(Work order 1) Using the thread on communion wine below, say whether each statement agrees with it. Answer yes or no for each, and quote the deciding words exactly. (a) JOwen's congregation gives grape juice to a woman who is allergic to alcohol. (b) Davidius says his congregation currently serves wine only. (c) The RPCNA has dropped a requirement for ministers to abstain from alcohol.
(Work order 2) Translate this sentence from the thread on communion wine into Spanish: "EPs are not monolithic on the subject of wine vs grape juice."
(Work order 3) Rewrite the part of the thread on communion wine between "We are EP, and" and "Deo (Jun 28, 2007)", inclusive, and replace "lady" with "woman".

(Study text)
# Question for EPers.



## sotzo (Jun 28, 2007)

Do EPers drink wine at the sacrament? Do congregations that are EP ever serve grape juice?


----------



## NaphtaliPress (Jun 28, 2007)

Yes and yes. EPs are not monolithic on the subject of wine vs grape juice.


----------



## JOwen (Jun 28, 2007)

We are EP, and we use wine. For one lady in our congregation who is allergic to alcohol, we give her grape juice.


----------



## Coram Deo (Jun 28, 2007)

I am EP and believe in real wine for the Eucharist because of the RPW...

Our church does too but have to settle for dealcoholized wine due to meeting in a public school building... It grieves our elders hearts and they have tried to repeal this school code for the church anumber of time. They do want to bring in alcoholized wine as soon as they either have another building to meet in or buy/build a church building......


----------



## Davidius (Jun 28, 2007)

Right now we have a split tray but many of those in the congregation are pushing for wine only.


----------



## VirginiaHuguenot (Jun 28, 2007)

thunaer said:


> I am EP and believe in real wine for the Eucharist because of the RPW...
> 
> Our church does too but have to settle for dealcoholized wine due to meeting in a public school building... It grieves our elders hearts and they have tried to repeal this school code for the church anumber of time. They do want to bring in alcoholized wine as soon as they either have another building to meet in or buy/build a church building......



I am the person who first petitioned the session of TRPC to provide real alcoholized wine in the Lord's Supper and as deacon I interacted with the school in question. It was a frustrating experience, to be sure. 

I believe the use of real (alcoholized) wine is commanded / required by the express institution of Christ. The RPCNA (an EP denomination) historically has tilted away from using real wine in favor of grape juice, but in recent years has dropped a requirement for ministers to abstain from alcohol and allowed sessions to serve wine. In my current denomination, the Presbyterian Reformed Church (also EP), all congregations but one serve real wine at the Lord's Supper, to the best of my knowledge. It is not an issue where there is consensus amongst those who adhere to exclusive psalmody, but I personally view both issues as pertinent to the second commandment.


----------



## sotzo (Jun 29, 2007)

Very helpful replies...thanks very much


----------

(Entries provided)

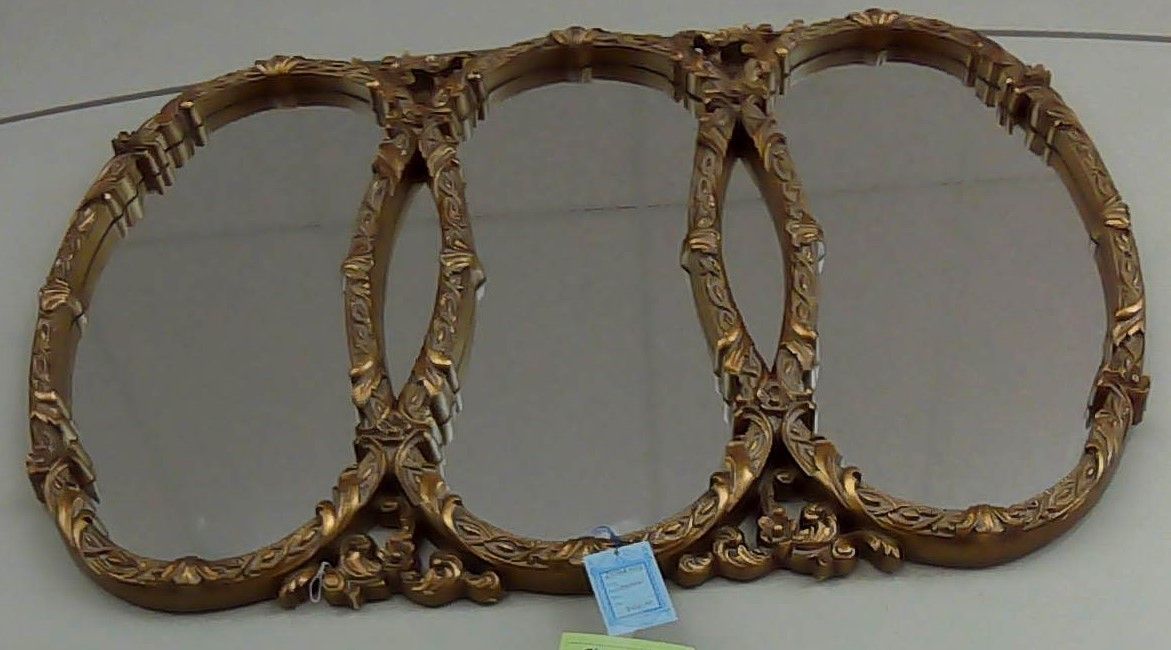 3 RING MIRROR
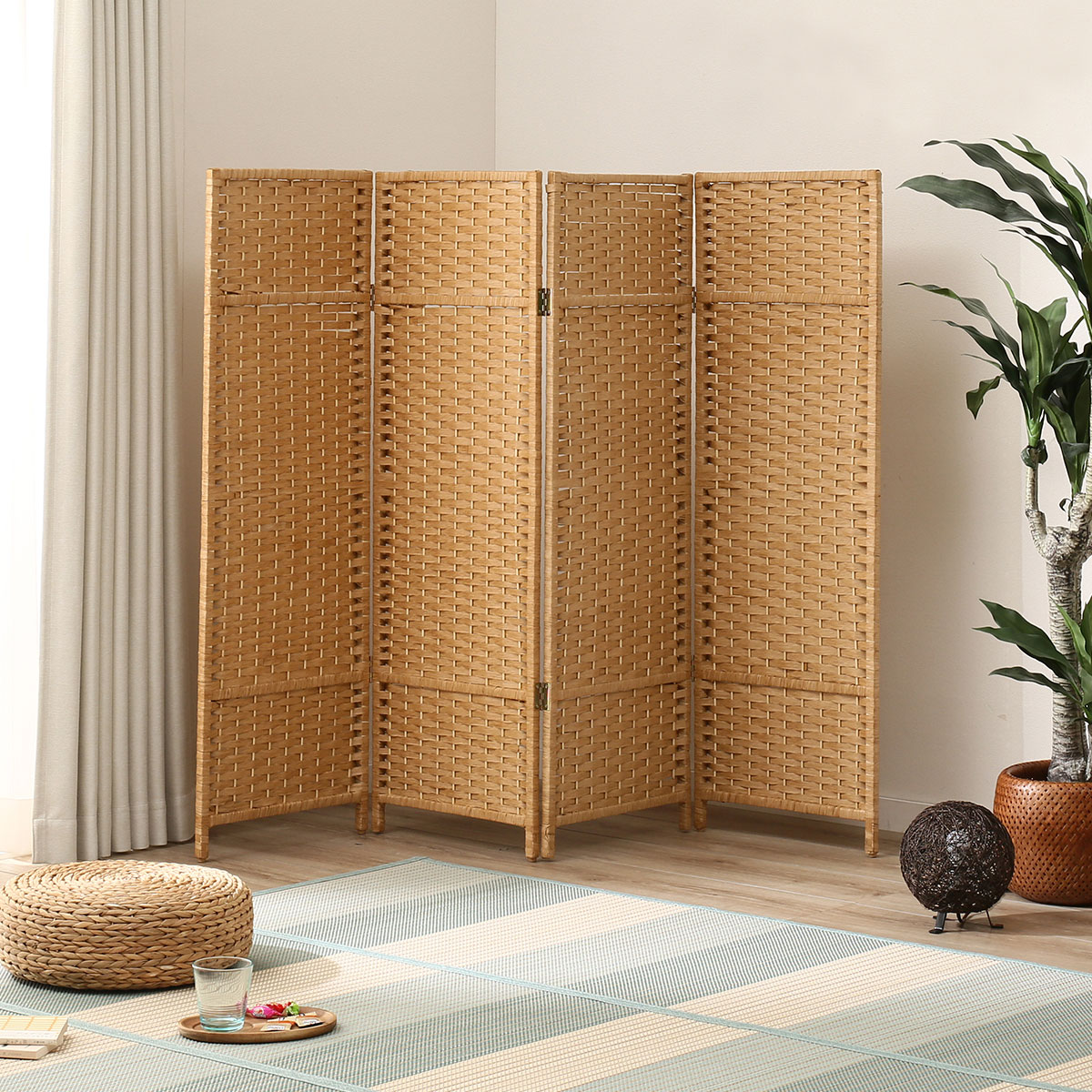 ニトリ 4連スクリーン サラ 1 のレビュー 口コミとして参考になる投稿7枚 ニトリ 4連スクリーン サラ 1 のレビュー 口コミとして参考になる投稿7枚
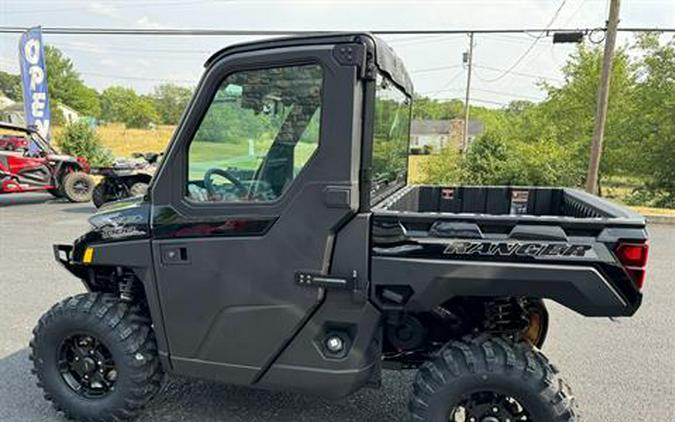 2025 Polaris Ranger XP 1000 NorthStar Edition Premium With Fixed Windshield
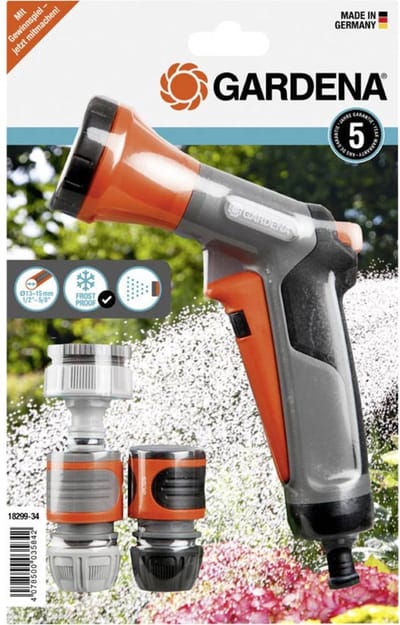 Gardena Promoset Broezen Pistol Set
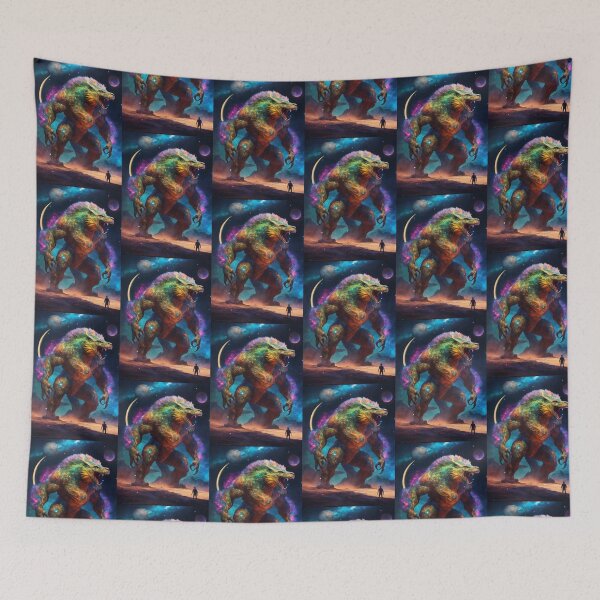 Item preview, Galactic Beast designed and sold by RaF71PrO.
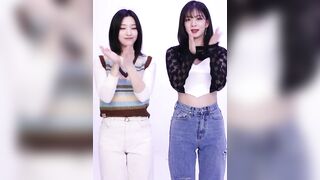 Kpop: fromis_9 Saerom x Chaeyoung #4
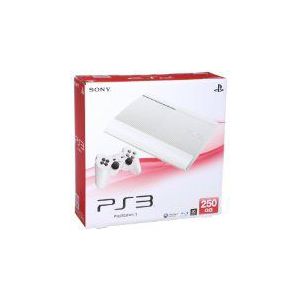 ̵ۡšPS3 PlayStation 3 饷åۥ磻 250GB (CECH-4200BLW)  ץ쥹3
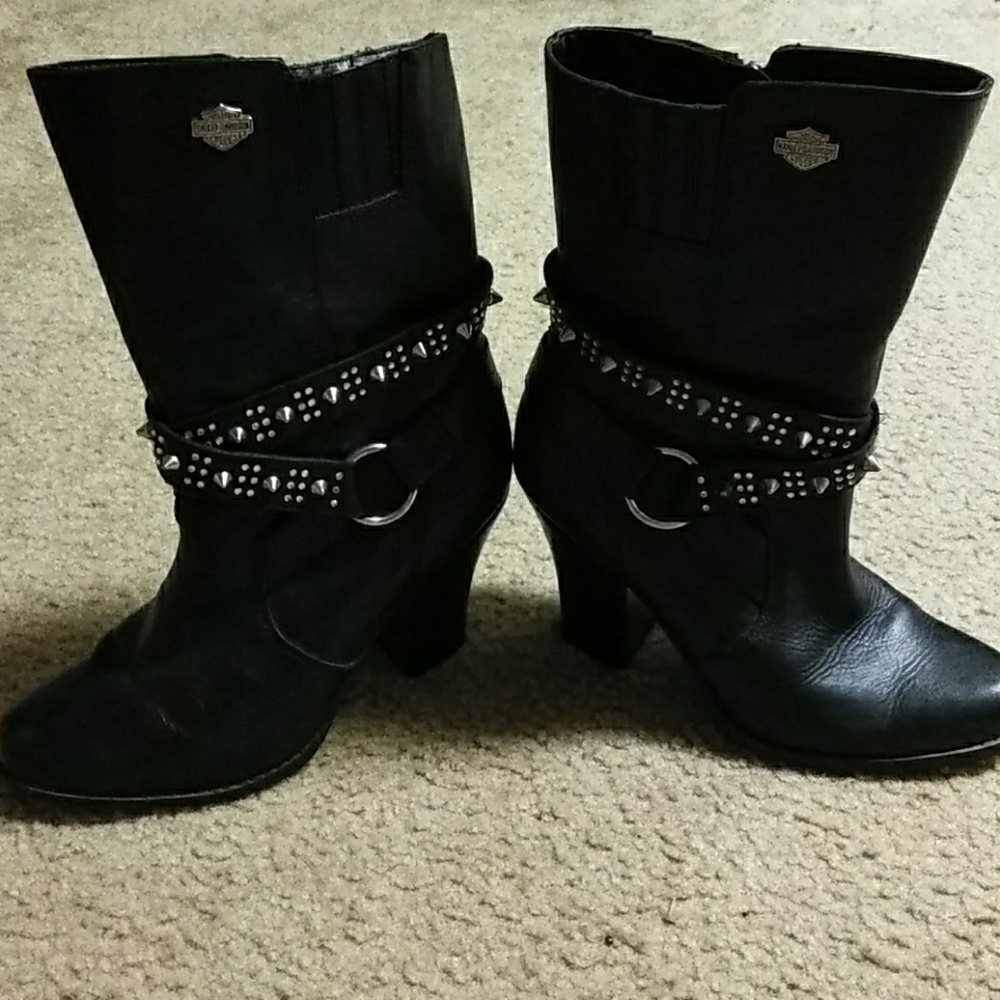 Harley Davidson Boots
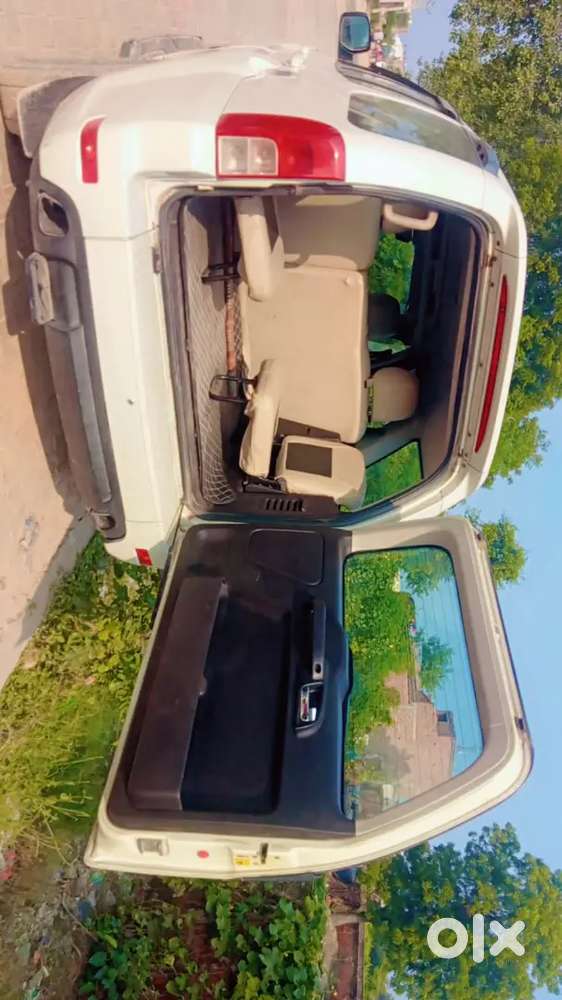 Tata Safari Storme 2017 Manual Diesel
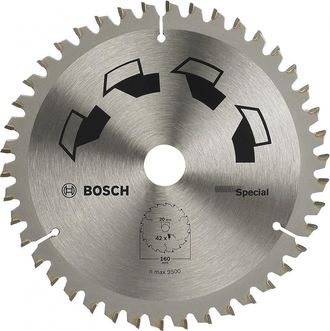 Bosch 2 609 256 887 Lama Circolare De - Bosch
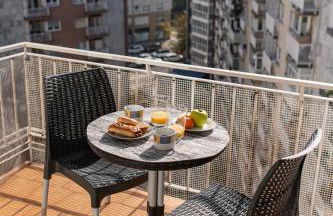 Apartment Amara AMONAREN ETXEA Free WiFi, ROOMS, rent parking - Foto 20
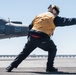 11th MEU Conducts Harrier Flight Operations aboard USS Essex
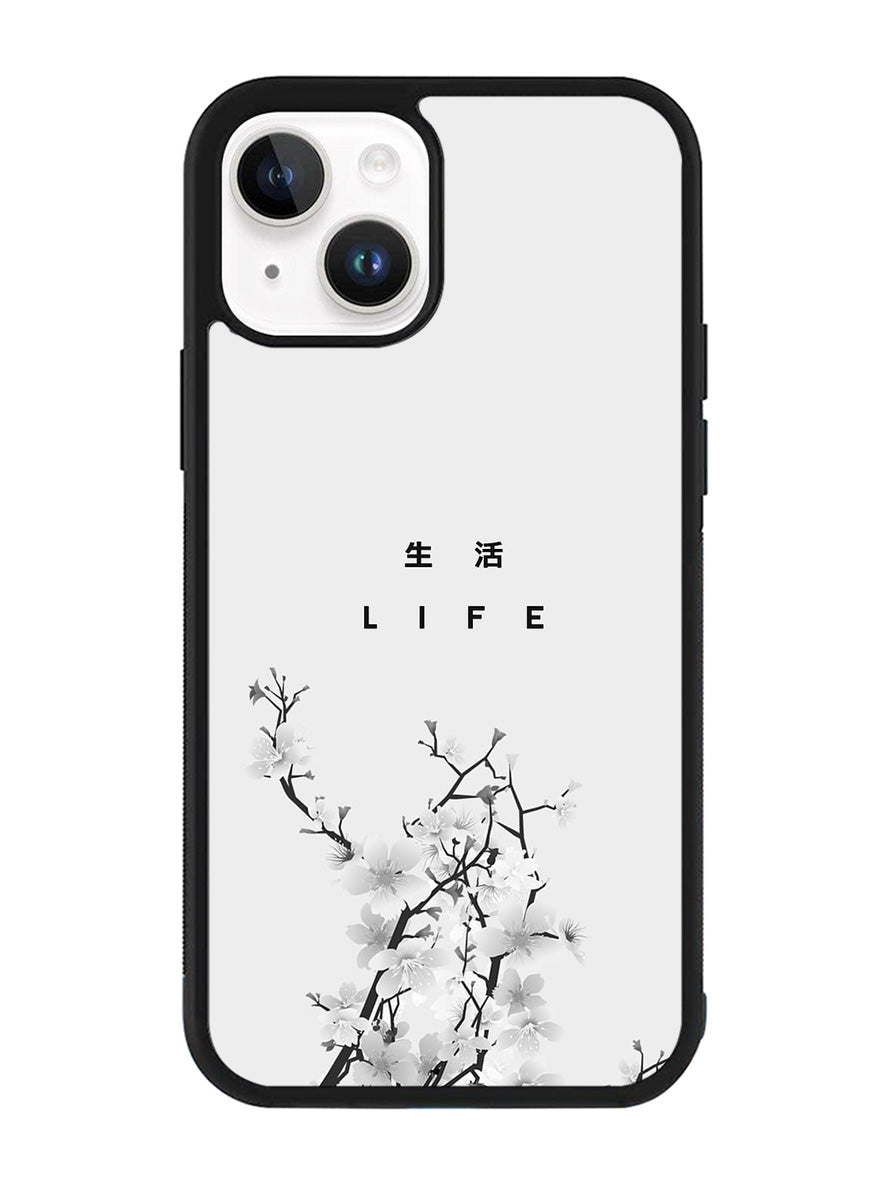 Life iPhone 14 Case QC9362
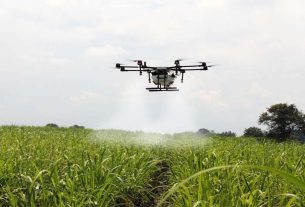 Drones Agricultura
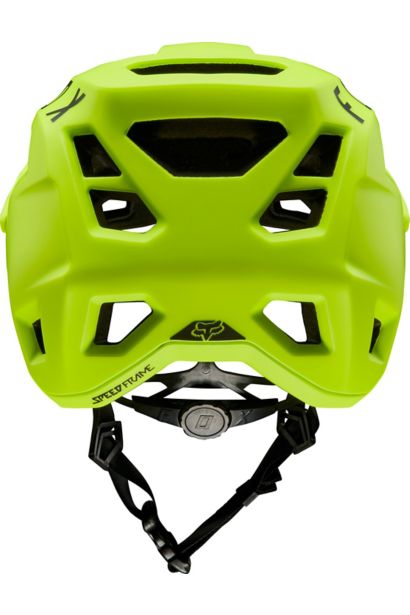 SPEEDFRAME HELMET, CE [FLO YLW] L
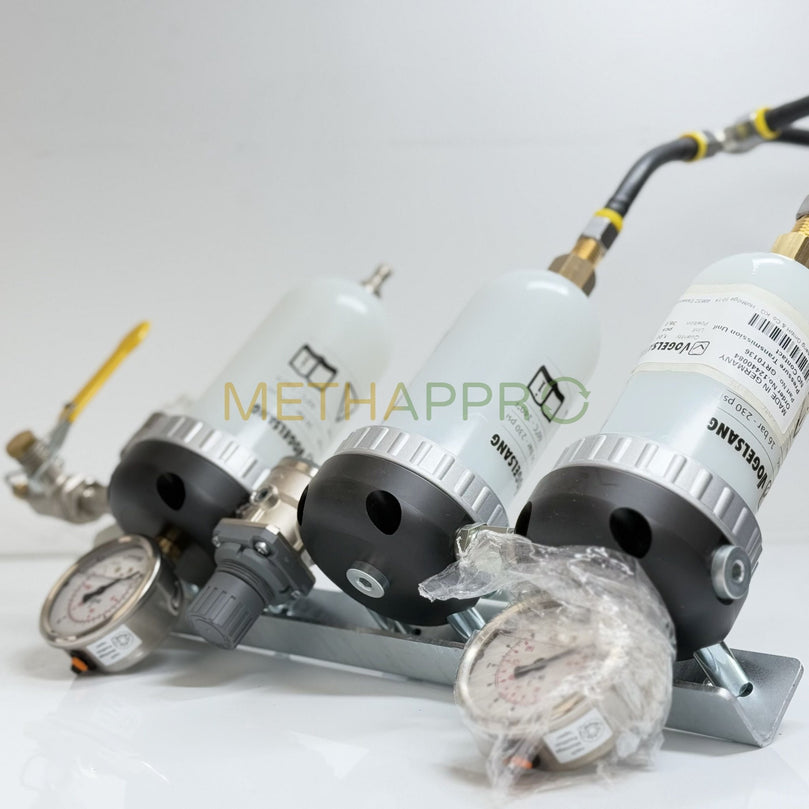 Transmetteur De Pression Contact A Fermeture – substrat - Methappro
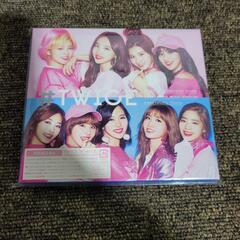 twice 初回限定盤B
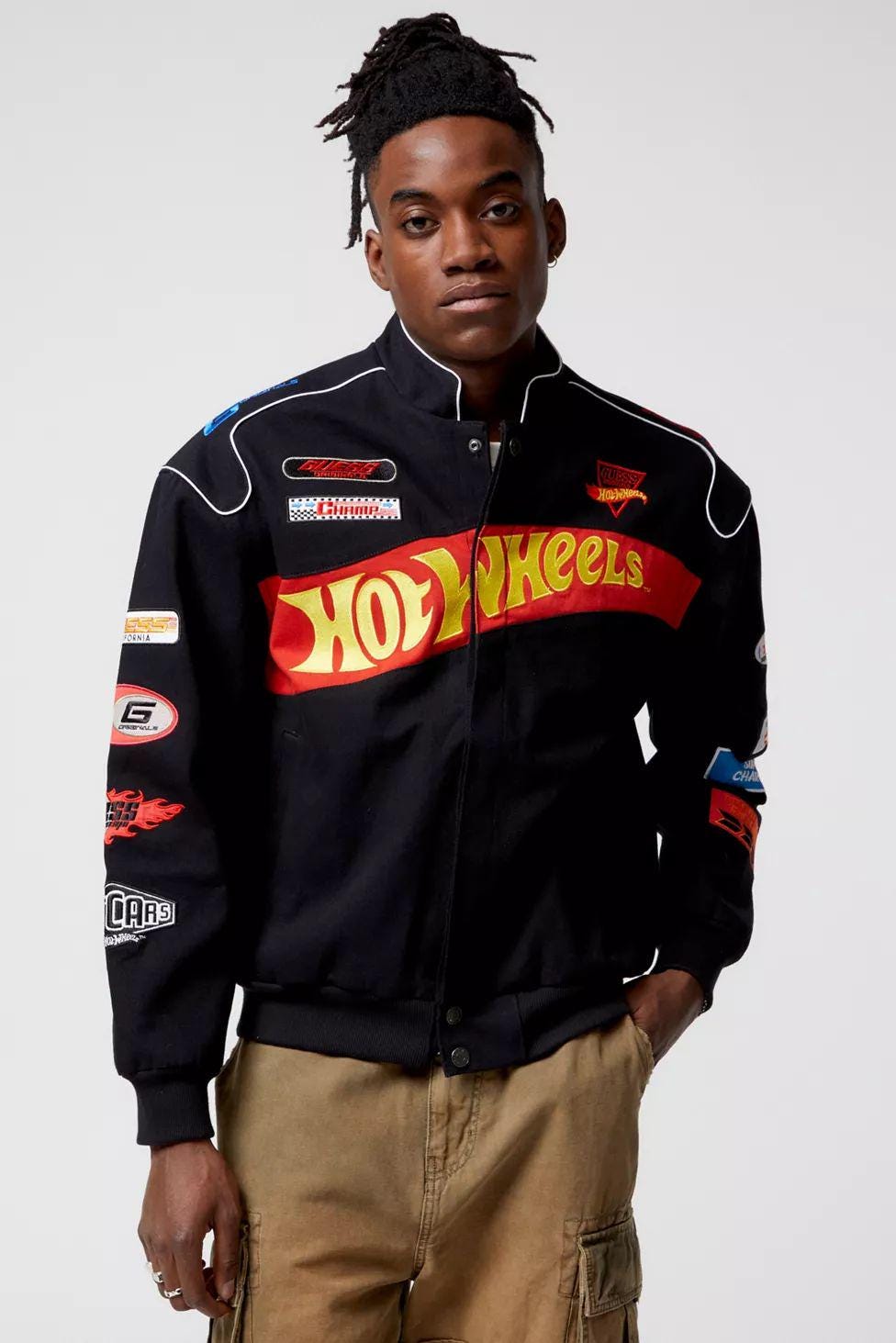 Hot Wheels Jacket - Etsy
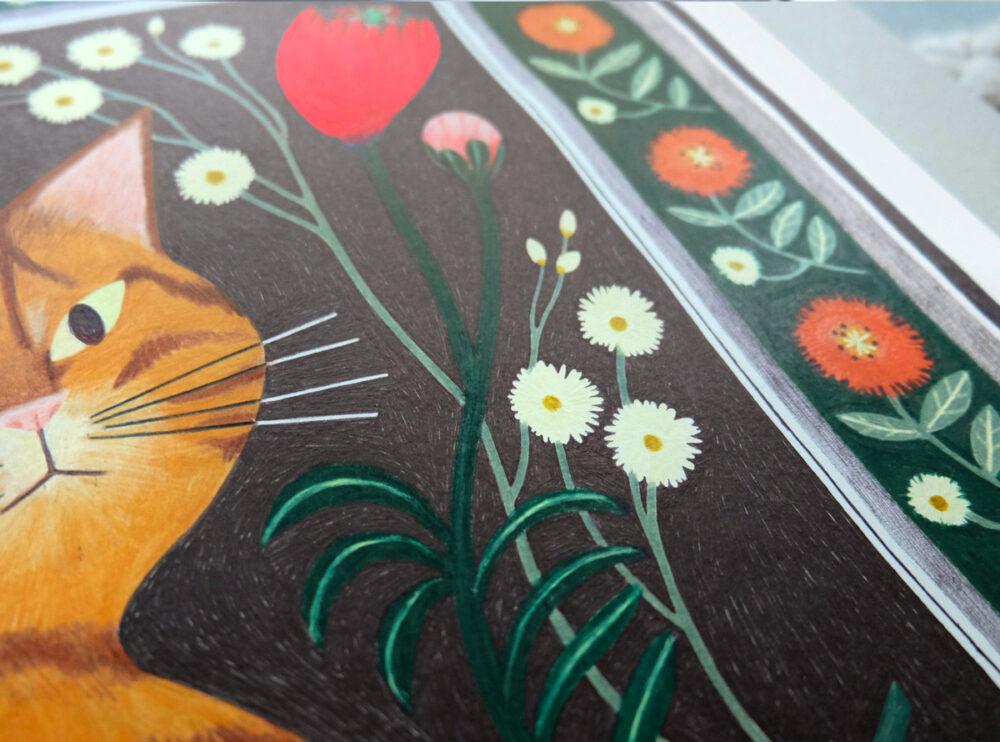 Liekeland Limited Edition | Tapijtkat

(Written solution 1)
(a) Yes: "For one lady in our congregation who is allergic to alcohol, we give her grape juice."
(b) No: "Right now we have a split tray but many of those in the congregation are pushing for wine only."
(c) Yes: "in recent years has dropped a requirement for ministers to abstain from alcohol"

(Written solution 2) Los EP no son monolíticos en cuanto al tema del vino frente al jugo de uva.

(Written solution 3)
We are EP, and we use wine. For one woman in our congregation who is allergic to alcohol, we give her grape juice.


----------



## Coram Deo (Jun 28, 2007)